───── Material supplied
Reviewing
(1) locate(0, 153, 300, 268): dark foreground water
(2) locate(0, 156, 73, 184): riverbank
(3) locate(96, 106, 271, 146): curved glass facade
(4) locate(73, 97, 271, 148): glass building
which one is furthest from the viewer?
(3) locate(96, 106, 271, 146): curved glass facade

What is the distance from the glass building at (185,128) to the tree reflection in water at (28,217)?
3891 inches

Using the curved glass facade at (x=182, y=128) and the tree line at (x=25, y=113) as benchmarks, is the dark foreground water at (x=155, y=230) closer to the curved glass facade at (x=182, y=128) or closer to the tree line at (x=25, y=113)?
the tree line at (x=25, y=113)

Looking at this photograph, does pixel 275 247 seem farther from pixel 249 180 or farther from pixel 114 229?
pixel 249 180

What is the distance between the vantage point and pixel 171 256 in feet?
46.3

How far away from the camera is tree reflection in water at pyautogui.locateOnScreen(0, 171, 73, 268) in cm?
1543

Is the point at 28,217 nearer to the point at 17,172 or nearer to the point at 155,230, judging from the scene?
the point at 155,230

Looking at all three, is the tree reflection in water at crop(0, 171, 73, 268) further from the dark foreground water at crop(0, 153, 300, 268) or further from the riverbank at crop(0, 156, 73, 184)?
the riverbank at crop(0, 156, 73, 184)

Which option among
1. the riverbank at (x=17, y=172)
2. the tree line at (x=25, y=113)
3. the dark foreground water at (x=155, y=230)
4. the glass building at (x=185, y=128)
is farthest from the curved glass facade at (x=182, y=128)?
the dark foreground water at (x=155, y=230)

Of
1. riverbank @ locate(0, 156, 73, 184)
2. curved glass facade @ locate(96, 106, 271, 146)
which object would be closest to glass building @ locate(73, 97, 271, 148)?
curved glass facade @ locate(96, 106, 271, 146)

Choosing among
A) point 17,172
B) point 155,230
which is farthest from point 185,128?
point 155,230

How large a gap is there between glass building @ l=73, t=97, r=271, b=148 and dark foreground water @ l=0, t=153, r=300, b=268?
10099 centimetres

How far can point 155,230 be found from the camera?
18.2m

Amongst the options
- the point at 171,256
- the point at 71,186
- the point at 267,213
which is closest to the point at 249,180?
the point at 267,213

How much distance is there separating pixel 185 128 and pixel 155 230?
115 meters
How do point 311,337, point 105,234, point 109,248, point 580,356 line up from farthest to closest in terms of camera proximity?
──────────
# To do
Copy everything from the line containing "Amongst the options" down to the end of the data above, with both ends included, and keep each line unchanged.

# Completed task
Amongst the options
- the point at 171,256
- the point at 71,186
- the point at 267,213
which is closest to the point at 249,180?
the point at 267,213

How much distance is there separating pixel 185 128 and pixel 155 230?
115 meters
How do point 311,337, point 105,234, point 109,248, point 580,356 line up from farthest to closest in terms of camera proximity?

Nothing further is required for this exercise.